> Text shown
::::::

Before Saint Fermín can go out, he has to be dressed in bejeweled finery. That job falls to the parish priest, Santos, whom I found behind the altar the morning of the procession. Having placed Fermín’s emerald-encrusted mitre on his head, Santos was handing out lollipops to local kids. He stopped to grab me by the neck. “The point goes in front,” he said, turning my scarf around. “To symbolize the blood spilled when they cut off San Fermín’s head.”

A young-looking 60, Santos had headed the parish for only two years, and he confessed to a bit of nervousness as the big moment approached. I asked him what it was like trying to hold a religious ceremony in the midst of all this pagan revelry. He smiled as if he didn’t understand the question.

I tried again. “Doesn’t all this drinking and dancing interfere with the religious significance of San Fermín?”

“Not at all,” he beamed. “We humans are like that, believing and unbelieving at the same time.”

Then he winked. “Besides, a glass of wine can be very religious.”

::::::

> Directives
(a) In the San Fermín passage above, how long had the priest Santos headed the parish?
(b) Please write a continuation of the San Fermín passage above, picking up after its final line.

> Source excerpt
::::::

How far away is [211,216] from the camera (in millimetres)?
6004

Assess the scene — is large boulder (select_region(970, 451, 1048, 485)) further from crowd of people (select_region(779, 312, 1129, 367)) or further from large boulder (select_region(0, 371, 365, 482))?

::::::

> Written responses
(a) Two years.

(b)
He had a point. In Pamplona, I noticed a similarity between the fervor of those who thrust a white handkerchief through the scrum of faithful to try to touch the saint’s foot, and those who fought their way to the bar for another round of kalimotxo—a blend of red wine and Coke. I saw fervor early each morning when crowds shuffled upstairs into the Casino, the grand club where the elite gather to gossip and smoke cigars. On the morning I visited, there was coffee and chocolate, but the gin-and-tonics seemed just as popular and were, in any case, more conducive to dancing. A band—a bad band, it must be said—belted out pop songs and encouraged everyone into a line dance that involved much shaking of rears. People of all ages, from the señoras in sensible heels to the thirty-something husbands who sucked in their stomachs every time a teenage girl passed, lined up with unselfconscious glee to bunny hop around the ornate salon. It felt like a bar mitzvah, and although those usually find me on the sidelines of the dance floor clutching a cocktail, something about the sheer joy of an entire community getting their freak on at 8:30 in the morning was irresistible. When an elderly man tried to pull me into a conga line, I let him.

There was fervor, too, in the journeyman’s dedication with which chef Jesús Mari Ansá and his family turned out fried tapas at Bar Gaucho. San Fermín is the county fair of Spanish cuisine: Anything that can be fried, is. Other bars specialize in fried mussels or fried hard-boiled eggs, but Bar Gaucho is known for its fried Roquefort with red pepper, and Ansá enters his sofa-size kitchen each morning of the fiesta at 5:30 to begin preparing the gooey morsels. The rest of the year, he is known for his refined tapas—imaginative bites like smoked eel with tomato gelée. But during San Fermín, he is guided by less artistic concerns. “You need to lay a good foundation to soak up all the alcohol,” he said.

Every city in Spain has a festival and nearly all include bullfights. What distinguishes Pamplona’s is not just the fact of the bull-running but the function it serves.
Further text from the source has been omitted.